## [Liste des consignes]
A – Relevez tous les monuments que le narrateur reconnaît une fois dans la Zone verte, d'après le texte sur Bagdad ci-dessous.
B – Répondez, s'il vous plaît, aux questions suivantes sur le texte sur Bagdad ci-dessous :
(i) Quel métier le chauffeur dit-il avoir exercé dans une autre vie ?
(ii) De quelle nationalité sont les chefs du camp de la société anglaise ?
(iii) À quoi invite le panonceau placé devant l'entrée du self ?

## [Texte fourni]
+++

Tous les 250 mètres, un barrage, des grilles au sol, des chicanes ralentissent les voitures et le chauffeur, qui explique avoir été prof dans une autre vie, sue de plus en plus. Dans la voiture, il y a ceux qui se remémorent à haute voix leurs souvenirs du feu ici ou là, faisant comprendre qu’ils ne sont pas impressionnés et qu’ils méritent eux, leur titre de grand reporter. Un autre compare Bagdad à Téhéran avec l’air entendu. Une petite JRI se fait houspiller par son rédacteur parce qu’elle ne filme pas assez. Moi, je n’ai rien à dire. J’essaie de regarder par la fenêtre. Tout est ocre, plombé. Une fois dans la Zone verte, je reconnais des monuments vus dans les livres : le Mausolée du soldat martyr, les Mains de la victoire et leurs sabres géants fondus dans l’acier des casques des combattants de la guerre Iran-Irak, le grand pont sur le Tigre par lequel les troupes américaines sont entrées dans Bagdad.
De la rue, on ne voit pas grand-chose si ce n’est des embouteillages monstres, un chaos indescriptible que n’arrange pas un convoi officiel qui prend à l’envers les ronds-points pour passer plus vite. Après de nombreux scandales, les responsables des sociétés privées qui travaillent dans le pays affichent toutes des chartes d’éthique, signent les propositions internationales pour encadrer leurs pratiques, essaient d’embaucher des nationaux pour diminuer leur « impact » sur la société. Et diminuer l’agacement des Irakiens de la rue qui, eux, sont coincés sur la route au risque de sauter dans un attentat et qui ne savent plus s’il faut envoyer leurs gosses à l’école de peur des enlèvements. La vérité, c’est qu’en dépit des proclamations, tout le monde renâcle à faire travailler des locaux : peur de la trahison, des enlèvements, de la transmission des itinéraires à des groupes armés. Si elles le pouvaient, ces entreprises feraient venir de l’étranger jusqu’aux femmes de ménage qui s’occupent de leurs camps retranchés.
Les cuisiniers, c’est déjà le cas : dans le camp de la société anglaise où seront logés certains des patrons français venus là pour faire croire qu’ils vont vendre des machines-outils ou des câbles électriques, les chefs sont népalais et offrent un petit dej’ parfaitement anglo-compatible, œufs brouillés compris. Seule bizarrerie : devant l’entrée du self, un magnifique panonceau bricolé invite à laisser son M-16 à l’extérieur…
Matt Damon, alias Boris Boillon, l’homme de la France et de Sarko en Irak
Les chefs d’entreprise rient fort, passent des coups de fils à base de « Devine d’où je t’appelle… » et se font prendre en photo avec les mercenaires qui ne quittent ni leurs gilets pare-balles, ni leurs lunettes de soleil miroir. C’est comme dans un film de guerre avec Matt Damon.

+++

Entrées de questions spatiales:
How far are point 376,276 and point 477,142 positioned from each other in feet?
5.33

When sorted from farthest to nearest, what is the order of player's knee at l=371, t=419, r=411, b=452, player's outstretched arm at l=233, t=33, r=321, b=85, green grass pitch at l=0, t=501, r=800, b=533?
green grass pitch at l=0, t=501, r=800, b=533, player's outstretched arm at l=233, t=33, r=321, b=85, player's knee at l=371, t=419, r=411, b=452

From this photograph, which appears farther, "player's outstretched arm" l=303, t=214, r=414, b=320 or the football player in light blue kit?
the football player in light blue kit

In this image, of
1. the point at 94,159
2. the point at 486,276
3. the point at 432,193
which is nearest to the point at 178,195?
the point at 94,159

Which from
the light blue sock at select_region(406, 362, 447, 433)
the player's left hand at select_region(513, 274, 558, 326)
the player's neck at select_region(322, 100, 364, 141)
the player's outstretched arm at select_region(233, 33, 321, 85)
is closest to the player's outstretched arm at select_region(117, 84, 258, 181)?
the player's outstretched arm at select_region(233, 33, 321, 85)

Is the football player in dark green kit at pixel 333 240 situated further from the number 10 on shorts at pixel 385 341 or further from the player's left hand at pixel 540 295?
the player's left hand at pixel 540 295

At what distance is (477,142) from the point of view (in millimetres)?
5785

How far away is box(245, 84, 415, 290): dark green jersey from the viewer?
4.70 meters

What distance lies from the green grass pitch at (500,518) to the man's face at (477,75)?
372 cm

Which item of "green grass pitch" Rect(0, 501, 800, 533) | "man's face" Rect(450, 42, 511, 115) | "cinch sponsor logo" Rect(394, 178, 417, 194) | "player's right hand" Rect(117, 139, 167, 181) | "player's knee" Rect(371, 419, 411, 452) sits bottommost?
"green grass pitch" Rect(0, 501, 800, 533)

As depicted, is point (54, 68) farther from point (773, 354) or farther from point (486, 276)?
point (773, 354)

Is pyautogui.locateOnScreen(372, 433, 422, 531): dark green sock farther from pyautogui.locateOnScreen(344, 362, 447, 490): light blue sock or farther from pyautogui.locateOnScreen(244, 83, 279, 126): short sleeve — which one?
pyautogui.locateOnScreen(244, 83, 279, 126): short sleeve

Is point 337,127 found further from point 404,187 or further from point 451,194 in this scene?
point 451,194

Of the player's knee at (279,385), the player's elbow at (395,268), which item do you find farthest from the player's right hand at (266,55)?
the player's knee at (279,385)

+++

## [Corrigé]
A –
- le Mausolée du soldat martyr
- les Mains de la victoire
- le grand pont sur le Tigre

B –
(i) Il était prof.
(ii) Ils sont népalais.
(iii) Il invite à laisser son M-16 à l'extérieur.